Conosci l’utilità e la bellezza dell’orazione carmelitana?

di don Lorenzo Biselx (da La Tradizione Cattolica, n.120)

In mezzo al baratro (attuale) molte persone cominciano a capire che la soluzione di tutti i problemi si trova soltanto in Dio, fonte di ogni bene.

La dottrina cristiana ricorda l’importanza della virtù della prudenza che permette di prendere delle decisioni ragionevoli (e non passionali) alla luce della fede, dopo aver chiesto autorevoli consigli.

In più, la spiritualità cattolica classica ci insegna il potere anagogico (dal verbo greco an-ago, cioè far salire) delle tre virtù teologali. Con gli atti di fede, speranza e carità, l’anima si eleva al di sopra delle cose terrene per unirsi, tramite atti soprannaturali, al suo divin Creatore e Salvatore. Come la colomba, con il suo volo, scappa dalle insidie della volpe, così l’anima, con gli atti teologali, si alza fino al Cielo della protezione e della pace divina.
* * *
COMPITI DA SVOLGERE:
a: Ricopia alla lettera il brano dell'articolo sull'orazione carmelitana da "In mezzo al" a "della pace divina.".
b: Rispondi in breve a queste domande sull'articolo sull'orazione carmelitana:
(i) Da quale pubblicazione, e con quale numero, è tratto l'articolo?
(ii) Da quale verbo greco deriva la parola "anagogico", e che cosa significa?
(iii) Da che cosa scappa la colomba con il suo volo?

MATERIALE FORNITO:
* * *
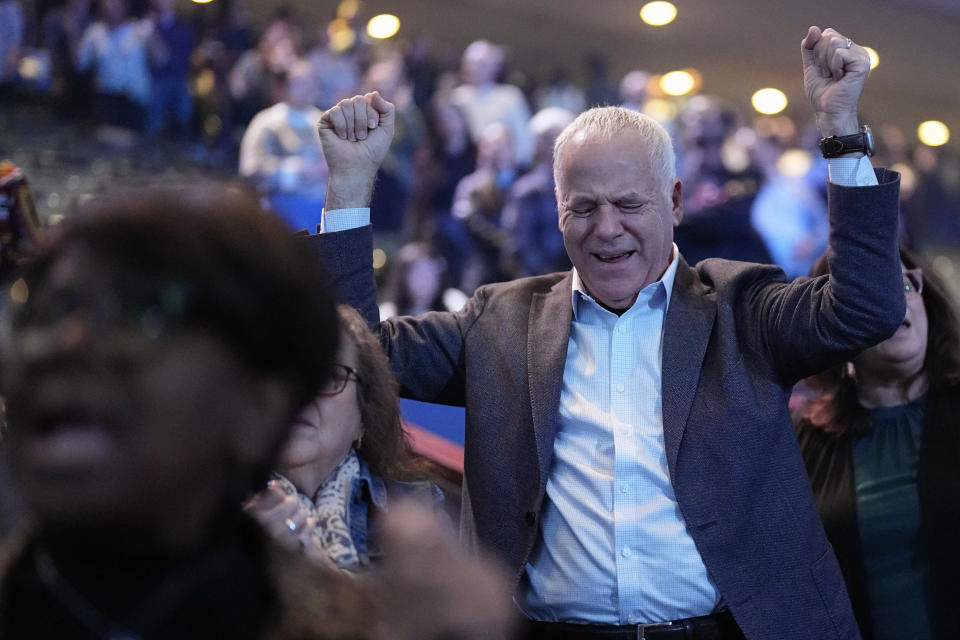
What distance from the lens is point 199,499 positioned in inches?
* * *
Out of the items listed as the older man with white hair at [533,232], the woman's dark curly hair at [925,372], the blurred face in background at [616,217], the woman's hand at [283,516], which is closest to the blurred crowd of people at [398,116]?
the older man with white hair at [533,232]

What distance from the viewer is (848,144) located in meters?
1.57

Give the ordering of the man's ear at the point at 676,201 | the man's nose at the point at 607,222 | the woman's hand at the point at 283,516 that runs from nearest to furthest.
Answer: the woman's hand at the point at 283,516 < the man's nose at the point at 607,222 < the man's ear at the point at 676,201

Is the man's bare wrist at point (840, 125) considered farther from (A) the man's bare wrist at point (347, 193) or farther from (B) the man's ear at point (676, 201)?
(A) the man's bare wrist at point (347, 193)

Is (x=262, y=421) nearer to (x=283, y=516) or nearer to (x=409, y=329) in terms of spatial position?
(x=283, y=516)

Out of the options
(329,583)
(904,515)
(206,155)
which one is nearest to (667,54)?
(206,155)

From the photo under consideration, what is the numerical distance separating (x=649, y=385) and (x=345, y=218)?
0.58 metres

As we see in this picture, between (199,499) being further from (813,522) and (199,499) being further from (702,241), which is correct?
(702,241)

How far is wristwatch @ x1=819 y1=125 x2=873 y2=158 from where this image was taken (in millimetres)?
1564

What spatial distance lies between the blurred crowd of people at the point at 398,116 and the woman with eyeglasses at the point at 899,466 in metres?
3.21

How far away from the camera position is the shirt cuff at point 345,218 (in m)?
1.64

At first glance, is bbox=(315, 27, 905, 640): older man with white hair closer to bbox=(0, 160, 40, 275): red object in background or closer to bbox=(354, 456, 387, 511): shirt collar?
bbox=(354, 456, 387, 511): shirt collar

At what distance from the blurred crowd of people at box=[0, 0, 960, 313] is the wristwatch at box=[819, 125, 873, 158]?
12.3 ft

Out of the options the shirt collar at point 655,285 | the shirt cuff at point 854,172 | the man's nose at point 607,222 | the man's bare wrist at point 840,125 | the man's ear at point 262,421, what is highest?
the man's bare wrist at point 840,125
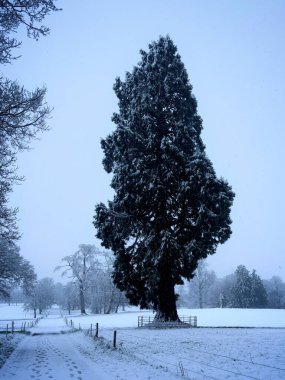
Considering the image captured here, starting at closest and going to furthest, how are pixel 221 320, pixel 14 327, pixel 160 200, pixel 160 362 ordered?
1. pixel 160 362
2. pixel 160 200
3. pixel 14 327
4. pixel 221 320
* * *
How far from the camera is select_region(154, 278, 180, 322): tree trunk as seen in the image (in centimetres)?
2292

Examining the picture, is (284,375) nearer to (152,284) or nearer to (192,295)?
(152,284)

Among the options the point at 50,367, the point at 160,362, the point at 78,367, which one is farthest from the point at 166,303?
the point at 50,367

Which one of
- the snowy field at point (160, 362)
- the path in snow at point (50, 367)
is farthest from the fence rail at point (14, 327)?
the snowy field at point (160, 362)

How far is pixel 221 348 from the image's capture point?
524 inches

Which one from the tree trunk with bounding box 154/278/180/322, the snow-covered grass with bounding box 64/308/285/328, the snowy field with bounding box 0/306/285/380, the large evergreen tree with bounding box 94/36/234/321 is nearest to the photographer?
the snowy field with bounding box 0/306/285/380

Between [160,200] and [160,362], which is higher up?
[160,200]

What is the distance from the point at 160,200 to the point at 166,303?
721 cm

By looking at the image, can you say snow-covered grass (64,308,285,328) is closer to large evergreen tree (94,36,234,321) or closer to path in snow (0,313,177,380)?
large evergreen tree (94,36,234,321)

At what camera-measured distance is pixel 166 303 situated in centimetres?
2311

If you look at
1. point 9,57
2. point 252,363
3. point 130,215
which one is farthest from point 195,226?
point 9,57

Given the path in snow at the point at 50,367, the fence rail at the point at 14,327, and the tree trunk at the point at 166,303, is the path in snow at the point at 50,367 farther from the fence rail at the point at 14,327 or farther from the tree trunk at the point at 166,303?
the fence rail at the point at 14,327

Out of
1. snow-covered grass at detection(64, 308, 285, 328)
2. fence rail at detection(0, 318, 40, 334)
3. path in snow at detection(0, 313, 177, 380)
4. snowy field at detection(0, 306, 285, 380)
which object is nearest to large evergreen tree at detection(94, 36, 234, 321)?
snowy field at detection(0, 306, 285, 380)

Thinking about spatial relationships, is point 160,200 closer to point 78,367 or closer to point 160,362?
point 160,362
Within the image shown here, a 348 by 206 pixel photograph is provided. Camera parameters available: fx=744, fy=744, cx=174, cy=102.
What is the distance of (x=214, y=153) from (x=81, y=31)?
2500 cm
* * *
RISULTATI ATTESI:
a:
In mezzo al baratro (attuale) molte persone cominciano a capire che la soluzione di tutti i problemi si trova soltanto in Dio, fonte di ogni bene.

La dottrina cristiana ricorda l’importanza della virtù della prudenza che permette di prendere delle decisioni ragionevoli (e non passionali) alla luce della fede, dopo aver chiesto autorevoli consigli.

In più, la spiritualità cattolica classica ci insegna il potere anagogico (dal verbo greco an-ago, cioè far salire) delle tre virtù teologali. Con gli atti di fede, speranza e carità, l’anima si eleva al di sopra delle cose terrene per unirsi, tramite atti soprannaturali, al suo divin Creatore e Salvatore. Come la colomba, con il suo volo, scappa dalle insidie della volpe, così l’anima, con gli atti teologali, si alza fino al Cielo della protezione e della pace divina.

b:
(i) Da La Tradizione Cattolica, n.120.
(ii) Dal verbo greco an-ago, che significa far salire.
(iii) Dalle insidie della volpe.